Is it rigorous if the limit of a function depends on the variable? For example:
if $x$ is large enough, $\ln(1+x)$ approaches to $\ln(x)$ because
$$\lim_{x\to \infty} (\ln(1+x)-\ln(x))=0$$
Then Can we state that
$$\lim_{x\to \infty} \ln(1+x)=\lim_{x\to \infty} \ln(x)$$
Is it a rigorous statement or not? 
 A: Such statements are perfectly well formed, but it doesn't mean what you want it to. It merely says that those limits are equal - but both those limits are $\infty$. All the information that that tells us is both functions grow arbitrarily large - that is, we could equally well say
$$\lim_{x\rightarrow\infty}\ln(1+x)=\lim_{x\rightarrow\infty}e^x$$
even though those two functions grow at tremendously different rates. A limit is an operation that takes in a function and outputs a number. It discards all information about rate of convergence and whatnot (i.e. everything captured in the parameter $x$, which does not exist outside the limit), so it is not effective to express the notion of two functions getting arbitrarily close through two limits.

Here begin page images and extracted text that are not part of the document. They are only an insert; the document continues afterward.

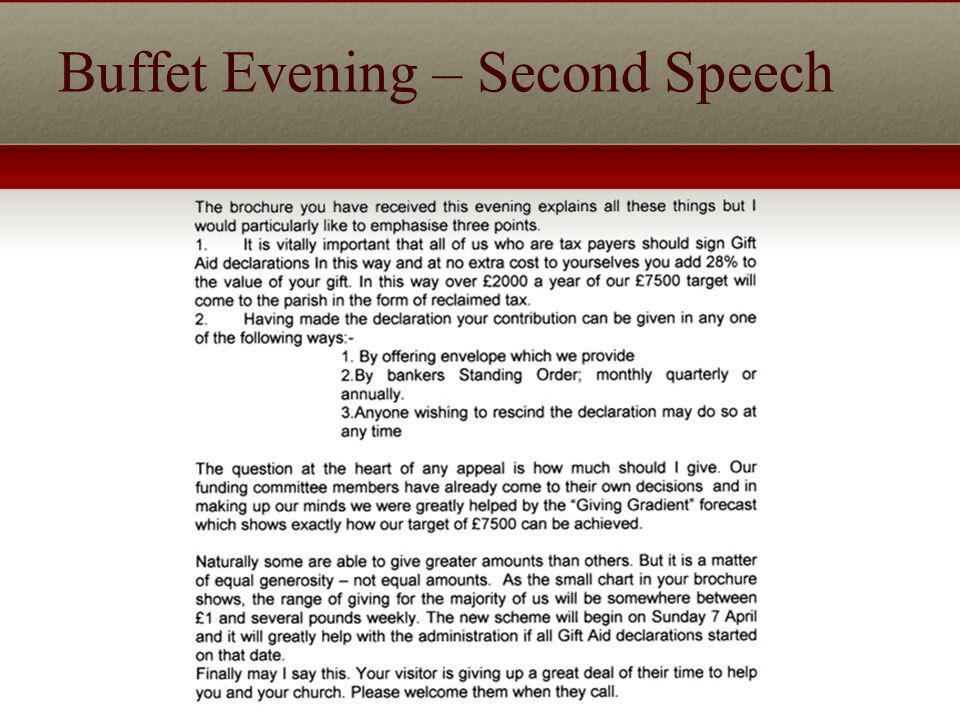 Buffet Evening – Second Speech

The brochure you have received this evening explains all these things but I would particularly like to emphasise three points.
1. It is vitally important that all of us who are tax payers should sign Gift Aid declarations In this way and at no extra cost to yourselves you add 28% to the value of your gift. In this way over £2000 a year of our £7500 target will come to the parish in the form of reclaimed tax.
2. Having made the declaration your contribution can be given in any one of the following ways:-
1. By offering envelope which we provide
2.By bankers Standing Order; monthly quarterly or annually.
3.Anyone wishing to rescind the declaration may do so at any time

The question at the heart of any appeal is how much should I give. Our funding committee members have already come to their own decisions and in making up our minds we were greatly helped by the "Giving Gradient" forecast which shows exactly how our target of £7500 can be achieved.

Naturally some are able to give greater amounts than others. But it is a matter of equal generosity – not equal amounts. As the small chart in your brochure shows, the range of giving for the majority of us will be somewhere between £1 and several pounds weekly. The new scheme will begin on Sunday 7 April and it will greatly help with the administration if all Gift Aid declarations started on that date.
Finally may I say this. Your visitor is giving up a great deal of their time to help you and your church. Please welcome them when they call.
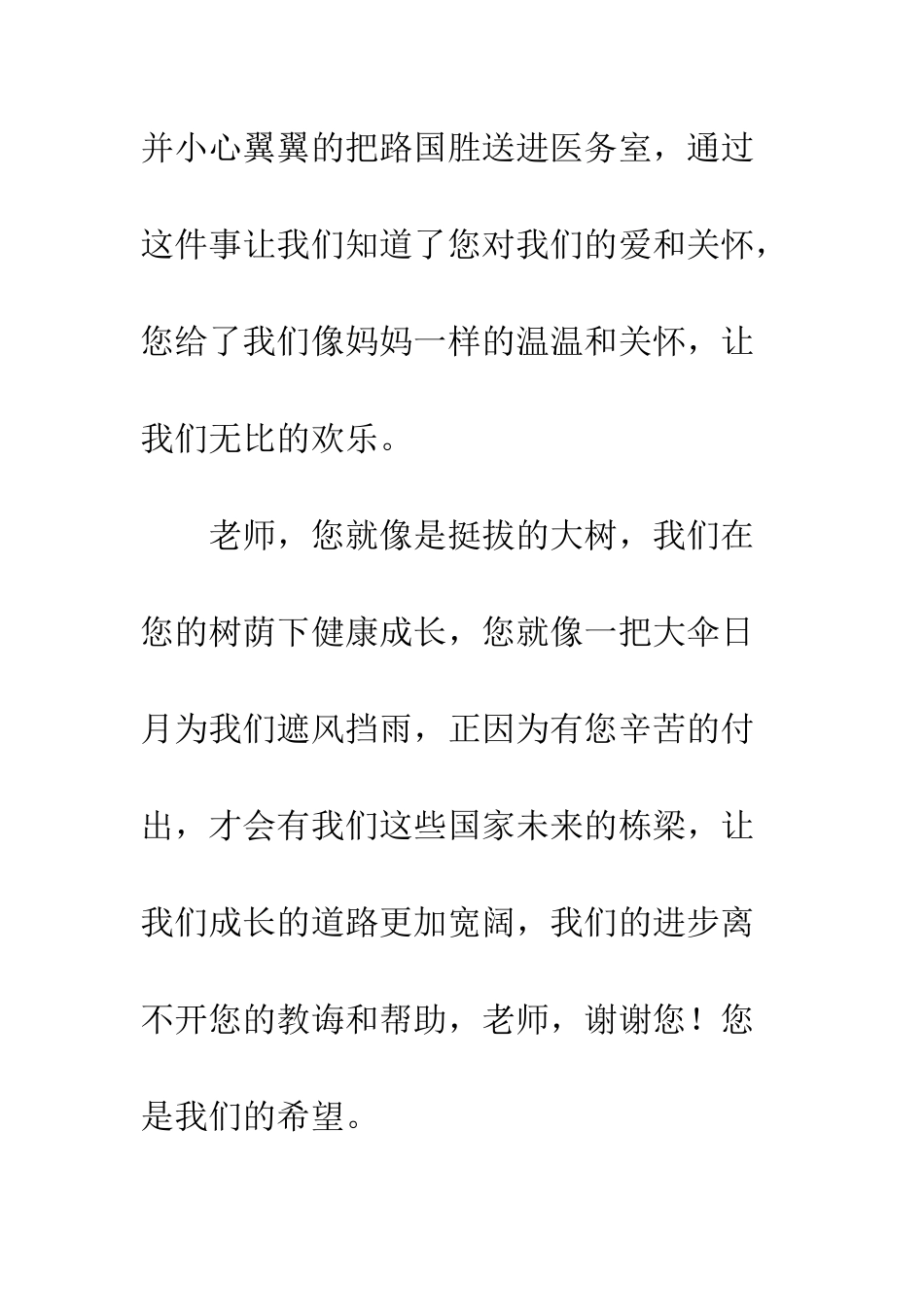 并小心翼翼的把路国胜送进医务室，通过这件事让我们知道了您对我们的爱和关怀，您给了我们像妈妈一样的温温和关怀，让我们无比的欢乐。

老师，您就像是挺拔的大树，我们在您的树荫下健康成长，您就像一把大伞日月为我们遮风挡雨，正因为有您辛苦的付出，才会有我们这些国家未来的栋梁，让我们成长的道路更加宽阔，我们的进步离不开您的教诲和帮助，老师，谢谢您！您是我们的希望。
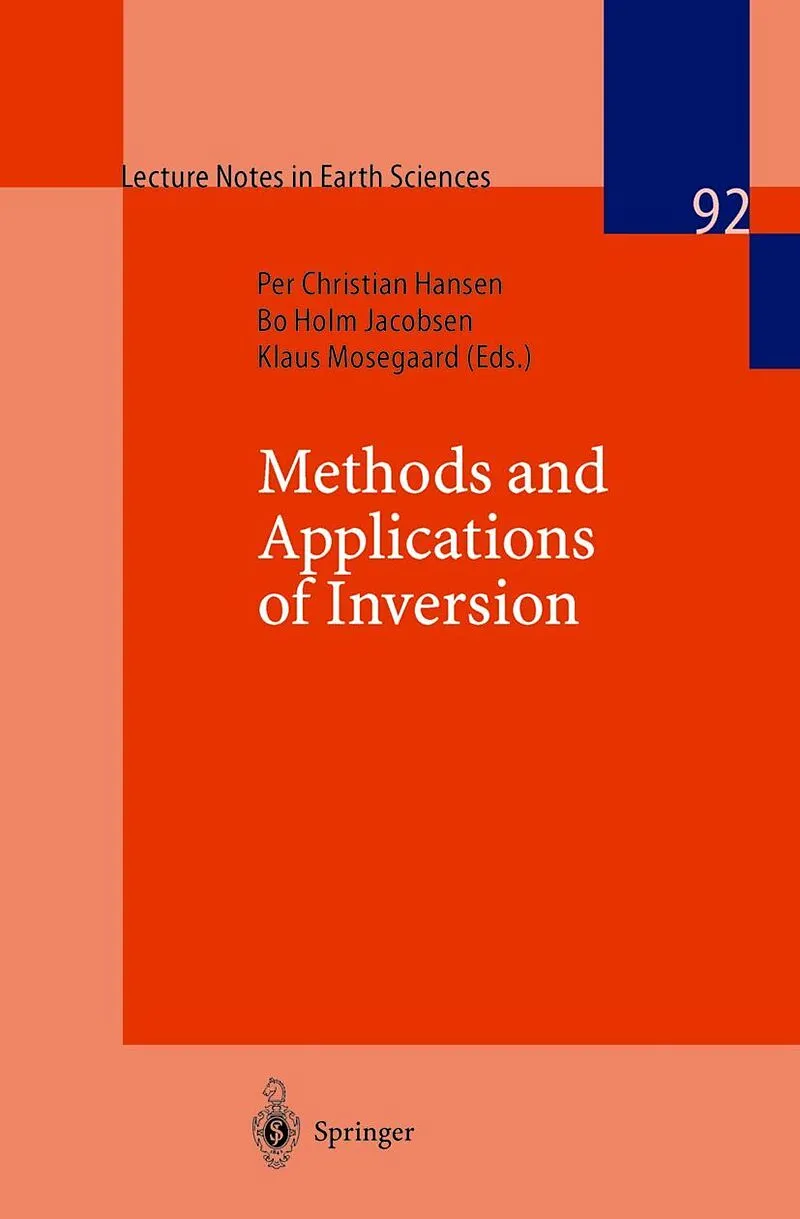 Lecture Notes in Earth Sciences

92

Per Christian Hansen
Bo Holm Jacobsen
Klaus Mosegaard (Eds.)

Methods and Applications of Inversion

Springer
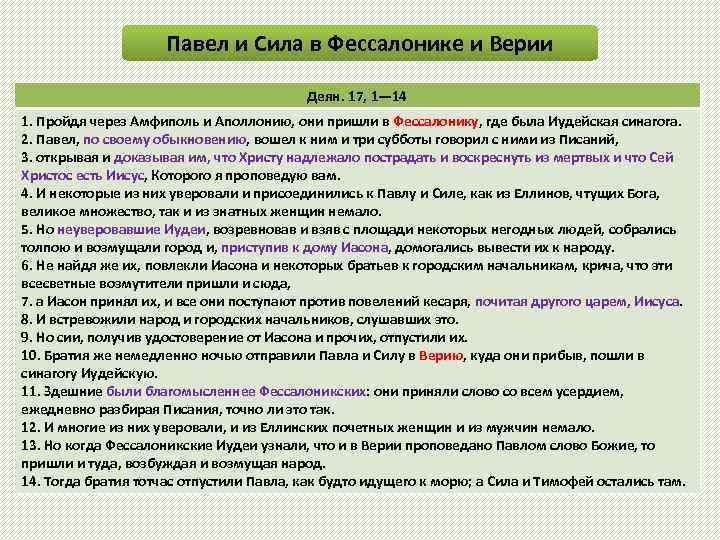 Павел и Сила в Фессалонике и Верии

Деян. 17, 1—14

1. Пройдя через Амфиполь и Аполлонию, они пришли в Фессалонику, где была Иудейская синагога.
2. Павел, по своему обыкновению, вошел к ним и три субботы говорил с ними из Писаний,
3. открывая и доказывая им, что Христу надлежало пострадать и воскреснуть из мертвых и что Сей Христос есть Иисус, Которого я проповедую вам.
4. И некоторые из них уверовали и присоединились к Павлу и Силе, как из Еллинов, чтущих Бога, великое множество, так и из знатных женщин немало.
5. Но неуверовавшие Иудеи, возревновав и взяв с площади некоторых негодных людей, собрались толпою и возмущали город и, приступив к дому Иасона, домогались вывести их к народу.
6. Не найдя же их, повлекли Иасона и некоторых братьев к городским начальникам, крича, что эти всесветные возмутители пришли и сюда,
7. а Иасон принял их, и все они поступают против повелений кесаря, почитая другого царем, Иисуса.
8. И встревожили народ и городских начальников, слушавших это.
9. Но сии, получив удостоверение от Иасона и прочих, отпустили их.
10. Братия же немедленно ночью отправили Павла и Силу в Верию, куда они прибыв, пошли в синагогу Иудейскую.
11. Здешние были благомысленнее Фессалоникских: они приняли слово со всем усердием, ежедневно разбирая Писания, точно ли это так.
12. И многие из них уверовали, и из Еллинских почетных женщин и из мужчин немало.
13. Но когда Фессалоникские Иудеи узнали, что и в Верии проповедано Павлом слово Божие, то пришли и туда, возбуждая и возмущая народ.
14. Тогда братия тотчас отпустили Павла, как будто идущего к морю; а Сила и Тимофей остались там.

That said, we would be perfectly well justified in saying that $f$ and $g$ "approach each other" if
$$\lim_{x\rightarrow\infty}f(x)-g(x)=0.$$
However, it's not a perfectly natural notion - we could also say $f$ and $g$ do so if
$$\lim_{x\rightarrow\infty}\frac{f(x)}{g(x)}=1$$
which is a weaker notion, but still looks valid. We might only care
$$0<\lim_{x\rightarrow\infty}\frac{f(x)}{g(x)}<\infty$$
(which is the idea behind the very commonly used Big O notation). The idea is that the limit $\lim_{x\rightarrow\infty}f(x)-g(x)=0$ is expressing a very precise, but not wholly natural condition - so it's much better to write it out explicitly, as otherwise it is unclear exactly what you mean by "approach each other".
A: The first statement is true as it can be written in this form - 
$ \lim_{x \to \infty} log\left(\dfrac{1 + x}{x}\right)$
$ = \lim_{x \to \infty} log\left(1 + \dfrac{1}{x}\right)$
$ = log1 = 0$